When apparent destruction befell Notre Dame cathedral in Paris, or earlier upon the Golden Spruce tree in the Queen Charlotte Islands, British Columbia, people learning about these events were shocked and in mourning. In the case of Notre Dame, a devastating fire accidentally accompanied repair work on the building. But with the Golden Spruce, a  willful human act destroyed a spiritually significant tree.

The several hundred year old Golden Spruce became widely known based on news reports of its loss, and through a subsequent book by John Vaillant. An extremely rare genetic mutation occurred in one of a very large species of trees common to the Pacific Northwest, the Sitka spruce. Vaillant tells the story of this beautiful tree, which was known as Kiidk’yaas to the First Nation Haida people. The Golden Spruce was revered through a mythical spiritual story retold over countless generations in Haida oral tradition.
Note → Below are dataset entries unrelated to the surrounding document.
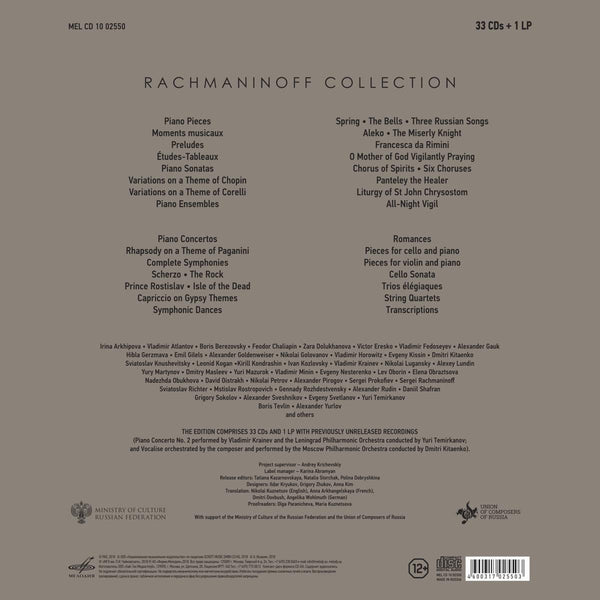 RACHMANINOFF COLLECTION - 33 CDs + 1 LP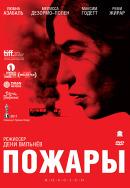 Смотреть фильм Пожары онлайн на Кинопод бесплатно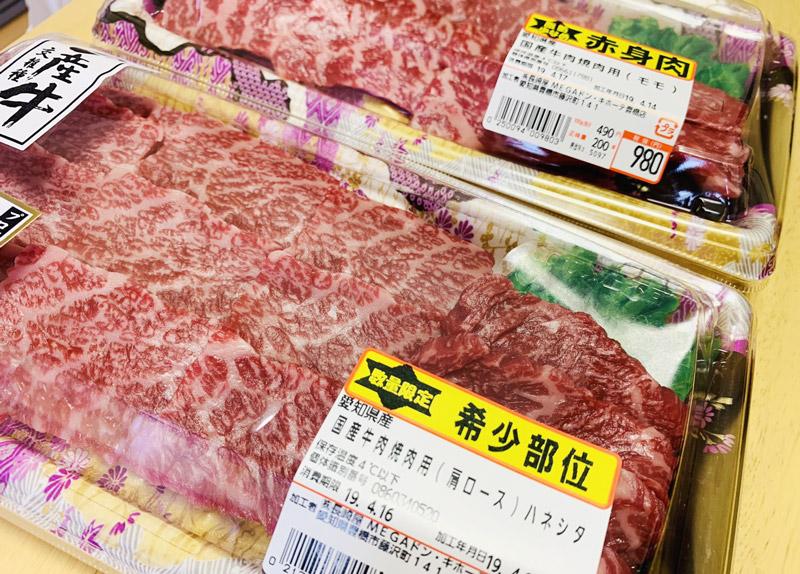 ドンキホーテ肉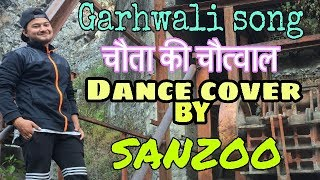 chaita ki chaitwala || gadwali jagar song || dance cover|| sanzoo || saksham dance group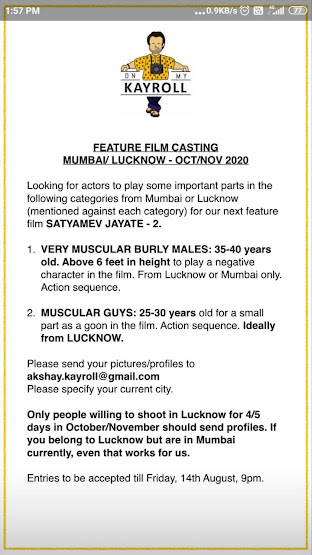 latest audition updates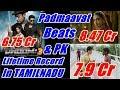 Padmaavat Beats PK And Dhoom 3 Lifetime Record In 1 Week In Tamilnadu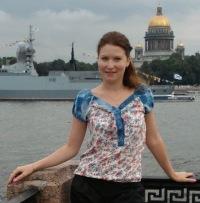 Розалечка Розалик, 1 ноября , Запорожье, id143847682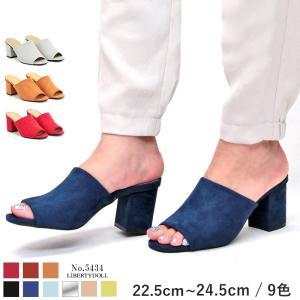 ワンバンド ヒールサンダル 7cmヒール シンプル スェード 太ヒール レディース 婦人 靴 シューズ 対象品2足の購入で3600円(税別)|mens-sanei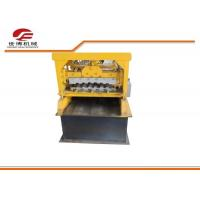 Buy cheap Hydraulic Cutting Color Steel Sheet Roller Shutter Door Forming Machine from wholesalers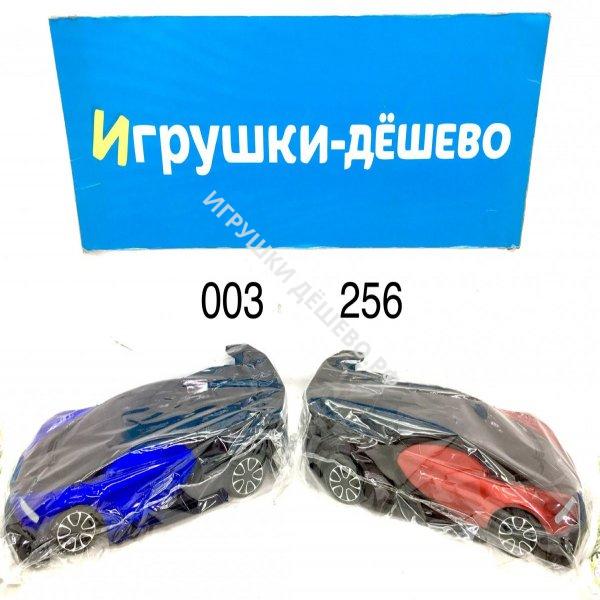 003 Машинка в пакете, 256 шт. в кор. 003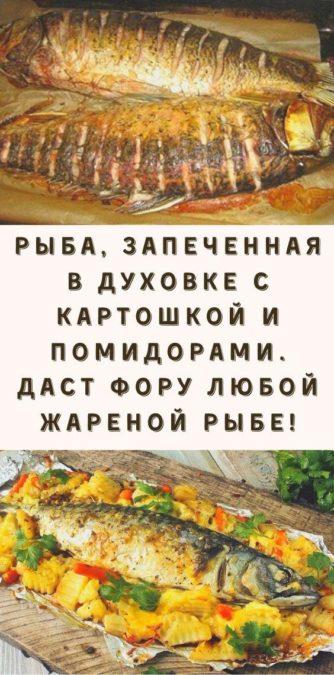 Рыба, запеченная в духовке с картошкой и помидорами. Даст фору любой жареной рыбе!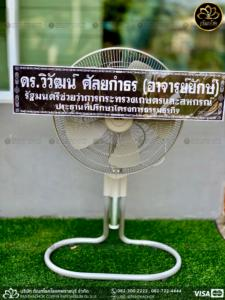 wreath ratchaburi Watermarked2(2562-03-18-2049)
The author draws us in to the significance of this particular tree for the Haida and for many others, including the person who figures principally in his narrative, Grant Hadwin. He was a forester and logger who developed a reputation for having extraordinary skills as a woodsman who possessed seemingly superhuman physical strength and endurance. Paradoxically for someone whose livelihood depended upon employment by forest product companies, Hadwin over time developed an increasing antipathy toward the detrimental effects of commercial logging and the forest clear-cutting with which he and the industry were associated. Over time he became known as a radical environmental activist, whose views may have been inspired by some remarkable spiritual experiences.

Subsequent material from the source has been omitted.